2023 Conference USA baseball tournament
- Teams: 8
- Format: See below
- Finals site: Reckling Park; Houston, Texas;
- Champions: Charlotte (1st title)
- Winning coach: Robert Woodard (1st title)
- MVP: Cam Fisher (Charlotte)
- Television: ESPN+, CBSSN (Championship game)

= 2023 Conference USA baseball tournament =

The 2023 Conference USA Baseball Tournament was held from May 24 through May 28 at Reckling Park in Houston to determine the tournament champion of Division I Conference USA in college baseball. Charlotte, the tournament champion, received the conference's automatic bid to the 2023 NCAA Division I baseball tournament.

The tournament has been held every year since 1996, except for 2020, due to the COVID-19 pandemic. The Rice Owls has claimed seven championships, the most of any school, with the Owls latest win in 2017.

==Format and seeding==
The tournament consisted the top eight teams in regular season play. The format consisted of two double-elimination brackets, with a single-elimination championship game.

== Schedule ==

Source:

Game: Time*; Matchup^{#}; Score; Television; Attendance
Wednesday, May 24
1: 9:00 a.m.; No. 3 Charlotte vs.
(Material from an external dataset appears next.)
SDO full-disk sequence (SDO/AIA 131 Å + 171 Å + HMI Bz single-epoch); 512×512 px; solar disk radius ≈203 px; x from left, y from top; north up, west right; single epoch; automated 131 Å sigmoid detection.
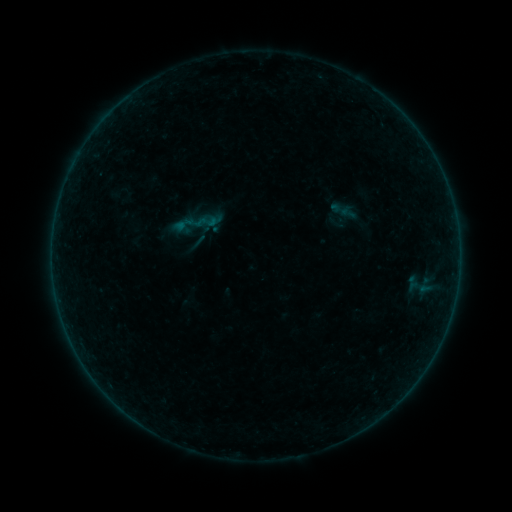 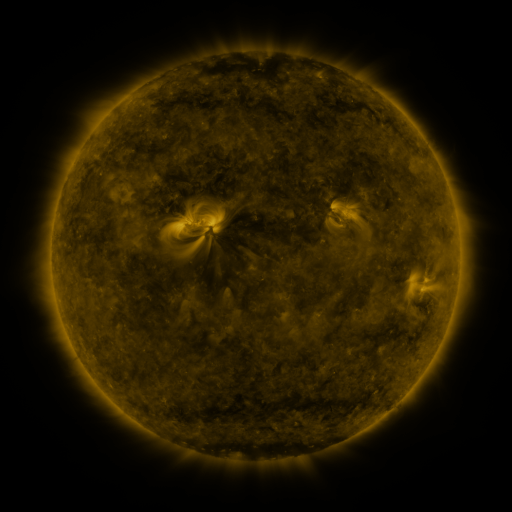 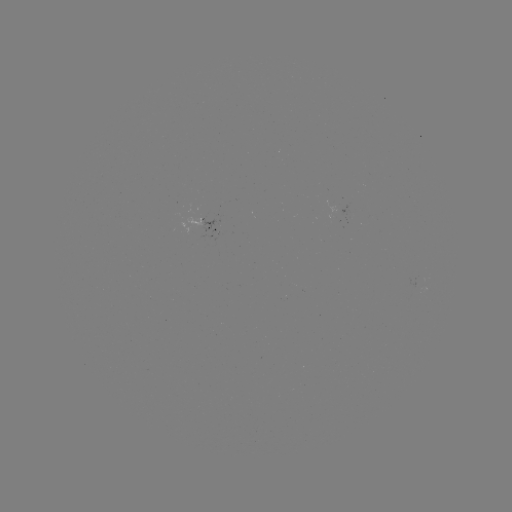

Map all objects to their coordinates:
sigmoid: (342, 210)
sigmoid: (195, 223)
No. 6 Louisiana Tech; 8-13; ESPN+
2: 12:30 p.m.; No. 2 UTSA vs. No. 7 Middle Tennessee; 1-5; 646
3: 4:00 p.m.; No. 1 Dallas Baptist vs. No. 8 Rice; 13-2
4: 7:30 p.m.; No. 4 Western Kentucky vs. No. 5 Florida Atlantic; 10-9; 927
Thursday, May 25
5: 9:00 a.m.; No. 3 Charlotte vs. No. 2 UTSA; 11-2; ESPN+
6: 12:30 p.m.; No. 6 Louisiana Tech vs. No. 7 Middle Tennessee; 7-6
7: 4:00 p.m.; No. 8 Rice vs. No. 5 Florida Atlantic; 6-1
8: 7:00 p.m.; No. 1 Dallas Baptist vs. No. 4 Western Kentucky; 10-2
Friday, May 26
9: 2:00 p.m.; No. 3 Charlotte vs. No. 6 Louisiana Tech; 4-1; ESPN+
10: 5:30 p.m.; No. 5 Florida Atlantic vs. No. 4 Western Kentucky; 7-9; 589
Saturday, May 27
11: 9:00 a.m.; No. 7 Middle Tennessee vs. No. 3 Charlotte; 9-12; ESPN+
12: 12:30 p.m.; No. 1 Dallas Baptist vs. No. 4 Western Kentucky; 5-0; 662
13: 4:00 p.m.; No. 7 Middle Tennessee vs. No. 3 Charlotte; 8-9
Championship – Sunday, May 28
Championship: 1:00 p.m.; No. 1 Dallas Baptist vs. No. 3 Charlotte; 2-5; CBSSN; 587
*Game times in CDT. # – Rankings denote tournament seed.